What a subject that interview would make for an artist ! Opposed to the luxury-loving governor, in the house furnished for his satisfaction by the Tories with whom he had chosen to ally himself, was the sturdy figure of the sage of Pennsylvania, who was ready to lay down his life in the defence of his country.
It must have been a stirring interview. But it was fruitless. Benjamin Franklin went back to Philadelphia a disappointed man. His feelings were expressed in the letter in which he said, ” I am deserted by my only son.”
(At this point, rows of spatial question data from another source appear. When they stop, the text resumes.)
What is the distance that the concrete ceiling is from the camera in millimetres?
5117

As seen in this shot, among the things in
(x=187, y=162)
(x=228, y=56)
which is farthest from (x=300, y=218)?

Within a year Governor Franklin was practically a prisoner in the Palace, in consequence of the discovery that he was plotting against the Colonies. When he persisted in courses that troubled Congress, he was arrested and taken to Burlington. Mrs. Franklin fled to New York, and the Palace was at the mercy of the British. On several occasions the house was used as headquarters by British generals, and soldiers made their encampment on the grounds.
Though the interior of the Palace was destroyed by fire soon after the war, the house was restored, and it still looks much as it did when Franklin, the patriot, stood within its walls. For years it was used as a hotel, and later as a private residence. In 1883 it was made a Home for aged ministers of the Presbyterian Church. Today it is again used as a hotel.